## DOCUMENT TEXT:
Inside CERN's multi-megawatt data center

walrus01 · on Feb 10, 2017

It is interesting to see that they apparently built this as a traditional raised floor environment without hot/cold aisle separation. Looks like something from 20 years ago. Building datacenters on the multi megawatt scale (example: 10-12kW thermal per 44U cabinet, equivalent to two 208V 30A circuits per cab), it's far more efficient to put everything straight on concrete slab, build hot and cold aisle separation and do fiber and power trays entirely overhead.

If I had to guess the PM on this was somebody who'd built traditional supercomputer datacenter environments 15-20 years ago for some entries in the top 50 of the top500 list, and scaled up what they knew how to build.

## DATA EXTRACT:
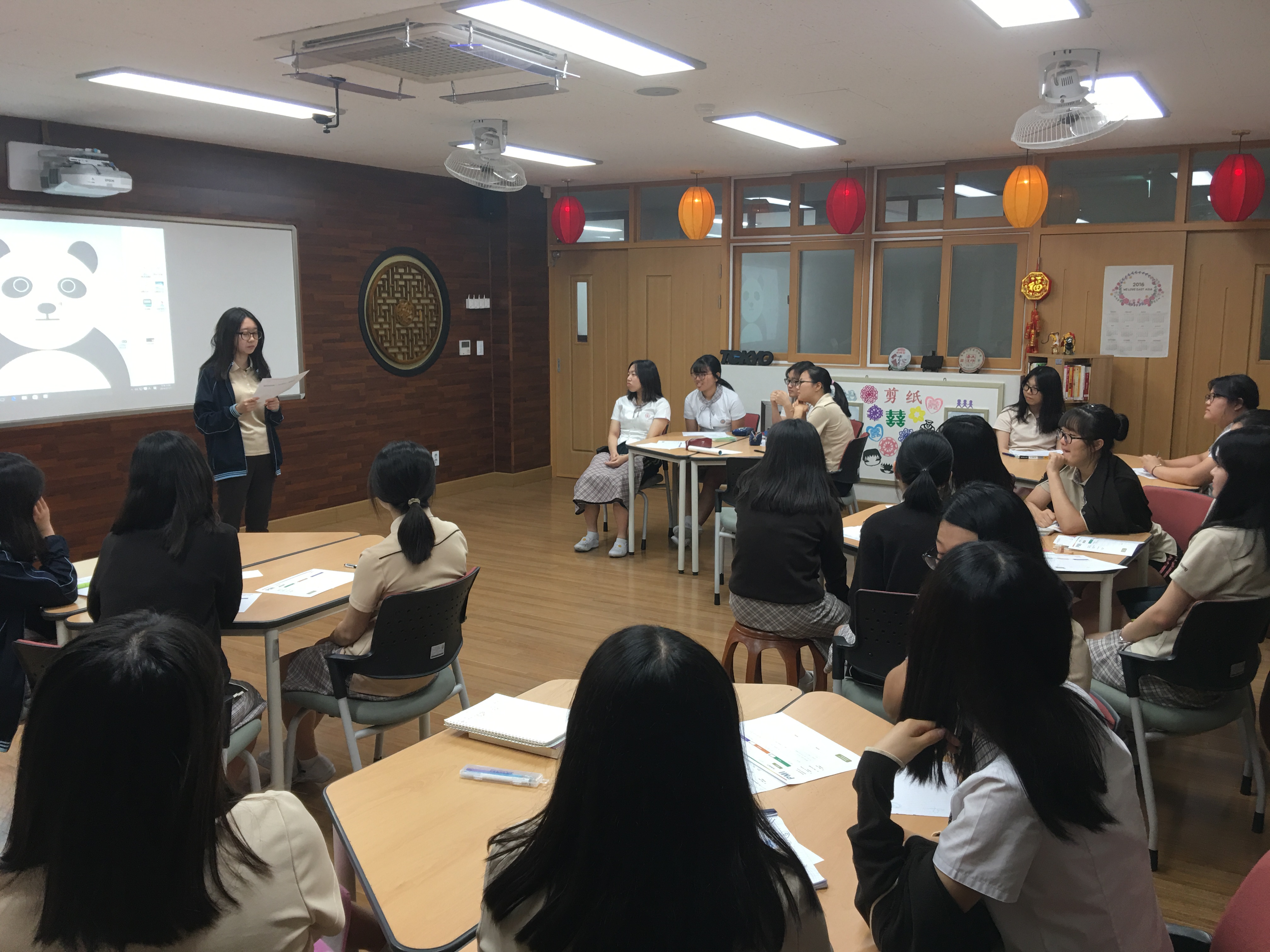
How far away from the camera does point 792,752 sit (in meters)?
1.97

* * *

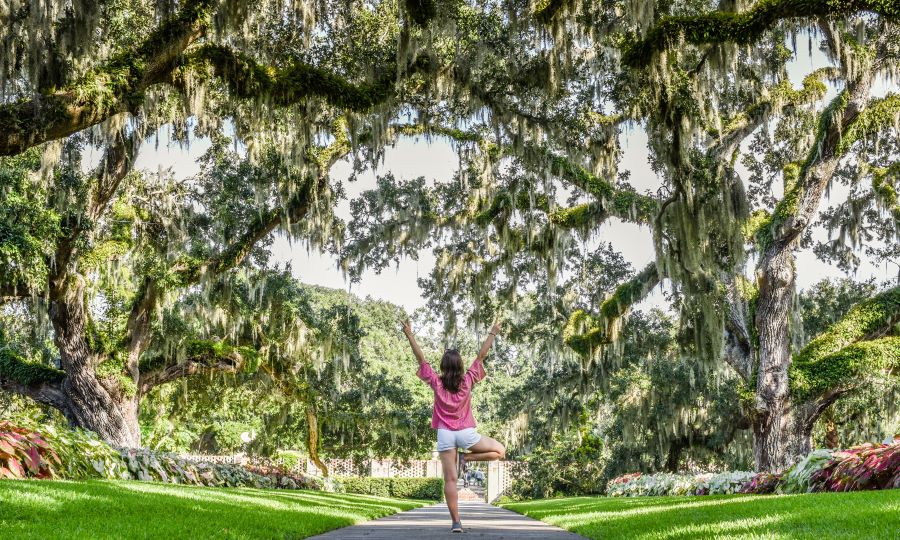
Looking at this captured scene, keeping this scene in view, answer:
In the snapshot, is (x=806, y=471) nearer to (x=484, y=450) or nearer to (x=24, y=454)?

## STATED TASK 1:
Repeat a passage of the CERN data center post word for word, beginning at the words "If I had to" and stopping after "how to build.".
## STATED TASK 2:
Decide whether each statement agrees with the CERN data center post, answering yes or no and quoting the deciding words: (a) The data center was built with hot and cold aisle separation. (b) The post gives 10-12kW thermal per 44U cabinet as an example figure. (c) The post recommends running fiber and power trays beneath a raised floor.
Use nothing but the CERN data center post.

## EXPECTED ANSWER 1:
If I had to guess the PM on this was somebody who'd built traditional supercomputer datacenter environments 15-20 years ago for some entries in the top 50 of the top500 list, and scaled up what they knew how to build.

## EXPECTED ANSWER 2:
(a) No: "built this as a traditional raised floor environment without hot/cold aisle separation"
(b) Yes: "example: 10-12kW thermal per 44U cabinet"
(c) No: "do fiber and power trays entirely overhead"